4. It doesn’t matter if torture works (which it doesn’t). It doesn’t matter if you would do it (which you probably wouldn’t). It doesn’t matter if a majority of Americans think it’s okay (which, unfortunately, they do). TORTURE IS ILLEGAL.
I like the argument made by constitutional law professor Jonathan Turley on the Rachel Maddow show way back in 2009, when he said: “It’s obviously disturbing to hear torture still referred to by the President as a “technique.” That’s like saying bank robbery is a “technique” for withdrawing money from a bank. It’s not a “technique”, it’s a crime.” According to Marjorie Cohn, what torture has in common with genocide, slavery and wars of aggression is that they are all matters of peremptory norms or jus cogens (Latin for “higher law” or “compelling law”). That is why no country can ever pass a law that allows for torture, slavery or genocide without violating international law. That is why we have federal laws that criminalize torture, why it is forbidden by our Constitution, why we have signed international agreements like the Geneva Conventions. That is also why, unfortunately, we saw our federal government since 9/11 (not to mention some of our friends) twist themselves into ideological pretzels trying to “redefine” torture or to call forth “exceptional” circumstances justifying it. For all of the arguments in favor of torture, none of them are framed as they should be, which would require FIRST explaining how breaking the law is permissible. And, also unfortunately, none of the arguments for torture follow the logic all the way through, which would require an argument for making torture legal. If you want to really challenge your interlocutor in a debate about torture, ask them to try drafting that law that makes torture legal. In what circumstances? To what extent? Using what “techniques”? For what purposes?

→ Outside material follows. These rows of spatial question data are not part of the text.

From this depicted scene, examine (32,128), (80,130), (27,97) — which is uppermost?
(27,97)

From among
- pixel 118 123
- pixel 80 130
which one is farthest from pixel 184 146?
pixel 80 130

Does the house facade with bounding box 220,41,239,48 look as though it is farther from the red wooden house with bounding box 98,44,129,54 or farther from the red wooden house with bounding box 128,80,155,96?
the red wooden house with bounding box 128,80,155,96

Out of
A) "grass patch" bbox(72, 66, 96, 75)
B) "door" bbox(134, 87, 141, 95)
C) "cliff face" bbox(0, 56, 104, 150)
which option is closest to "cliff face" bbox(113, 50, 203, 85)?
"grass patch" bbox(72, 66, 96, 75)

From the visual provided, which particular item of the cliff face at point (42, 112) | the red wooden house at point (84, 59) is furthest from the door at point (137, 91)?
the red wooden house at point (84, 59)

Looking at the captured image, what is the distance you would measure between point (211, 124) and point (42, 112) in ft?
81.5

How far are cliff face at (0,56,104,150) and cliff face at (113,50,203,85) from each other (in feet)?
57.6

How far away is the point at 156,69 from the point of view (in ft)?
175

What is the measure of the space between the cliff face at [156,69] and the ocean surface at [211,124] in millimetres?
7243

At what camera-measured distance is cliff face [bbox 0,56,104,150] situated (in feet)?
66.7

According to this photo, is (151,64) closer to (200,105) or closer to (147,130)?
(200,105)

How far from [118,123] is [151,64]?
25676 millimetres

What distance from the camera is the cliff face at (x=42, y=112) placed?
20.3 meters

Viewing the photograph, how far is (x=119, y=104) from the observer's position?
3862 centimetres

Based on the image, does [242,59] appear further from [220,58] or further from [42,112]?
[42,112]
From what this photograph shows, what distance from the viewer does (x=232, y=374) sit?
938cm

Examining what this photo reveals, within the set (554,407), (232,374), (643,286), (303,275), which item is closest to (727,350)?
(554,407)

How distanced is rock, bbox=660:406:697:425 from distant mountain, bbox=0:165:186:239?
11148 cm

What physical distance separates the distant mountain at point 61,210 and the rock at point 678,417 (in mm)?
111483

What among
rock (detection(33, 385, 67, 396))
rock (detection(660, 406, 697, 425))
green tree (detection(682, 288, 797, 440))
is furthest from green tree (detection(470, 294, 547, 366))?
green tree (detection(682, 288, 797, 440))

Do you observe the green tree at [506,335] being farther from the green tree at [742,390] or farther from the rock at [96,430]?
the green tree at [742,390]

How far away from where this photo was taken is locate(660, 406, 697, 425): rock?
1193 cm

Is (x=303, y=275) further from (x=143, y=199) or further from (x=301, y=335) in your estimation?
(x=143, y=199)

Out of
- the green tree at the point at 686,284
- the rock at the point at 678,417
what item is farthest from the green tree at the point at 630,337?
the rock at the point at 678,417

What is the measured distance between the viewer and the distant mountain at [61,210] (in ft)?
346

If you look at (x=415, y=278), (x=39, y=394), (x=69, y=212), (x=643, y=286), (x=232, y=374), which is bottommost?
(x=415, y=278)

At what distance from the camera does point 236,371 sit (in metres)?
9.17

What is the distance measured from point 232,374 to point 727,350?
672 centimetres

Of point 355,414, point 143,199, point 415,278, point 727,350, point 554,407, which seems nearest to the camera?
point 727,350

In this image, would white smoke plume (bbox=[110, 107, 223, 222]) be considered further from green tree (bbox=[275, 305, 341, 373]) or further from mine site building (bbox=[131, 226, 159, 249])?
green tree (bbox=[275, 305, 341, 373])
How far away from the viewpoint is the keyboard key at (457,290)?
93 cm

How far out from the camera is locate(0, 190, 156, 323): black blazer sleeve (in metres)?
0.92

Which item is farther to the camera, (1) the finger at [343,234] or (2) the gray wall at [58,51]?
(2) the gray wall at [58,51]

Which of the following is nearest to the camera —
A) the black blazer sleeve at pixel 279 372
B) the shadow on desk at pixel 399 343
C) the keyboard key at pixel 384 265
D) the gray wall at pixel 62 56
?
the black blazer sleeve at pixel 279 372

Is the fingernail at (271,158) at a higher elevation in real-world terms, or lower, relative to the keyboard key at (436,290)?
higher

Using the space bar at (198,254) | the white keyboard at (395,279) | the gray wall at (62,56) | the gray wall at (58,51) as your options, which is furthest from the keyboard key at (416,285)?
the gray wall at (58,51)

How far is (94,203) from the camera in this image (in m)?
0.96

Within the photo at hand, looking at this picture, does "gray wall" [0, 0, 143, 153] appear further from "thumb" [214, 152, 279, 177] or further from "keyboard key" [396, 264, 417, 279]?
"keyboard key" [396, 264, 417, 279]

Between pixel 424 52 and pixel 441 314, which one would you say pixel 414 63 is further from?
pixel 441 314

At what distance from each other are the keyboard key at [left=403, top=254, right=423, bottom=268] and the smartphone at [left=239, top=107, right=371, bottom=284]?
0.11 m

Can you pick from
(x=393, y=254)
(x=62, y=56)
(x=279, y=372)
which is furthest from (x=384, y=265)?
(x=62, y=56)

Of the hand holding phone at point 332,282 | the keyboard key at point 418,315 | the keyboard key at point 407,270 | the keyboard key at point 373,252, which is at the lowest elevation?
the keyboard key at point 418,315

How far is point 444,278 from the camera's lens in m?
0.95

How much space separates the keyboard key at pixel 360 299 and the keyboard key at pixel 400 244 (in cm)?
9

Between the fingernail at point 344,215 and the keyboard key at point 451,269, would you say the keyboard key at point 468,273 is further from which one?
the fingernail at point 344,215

Then, ready yourself to grab them as they begin to slip down that very, very slippery slope…
There have been more than a few moments in this Presidential campaign season that have stopped me in my tracks and made me think good God,what have we become?, but when I see one of the leading GOP candidates call another one of the leading GOP candidates a pussy because he won’t declare himself a champion of one of the most wretched and inhumane practices ever… well, I really do wonder: what have we become?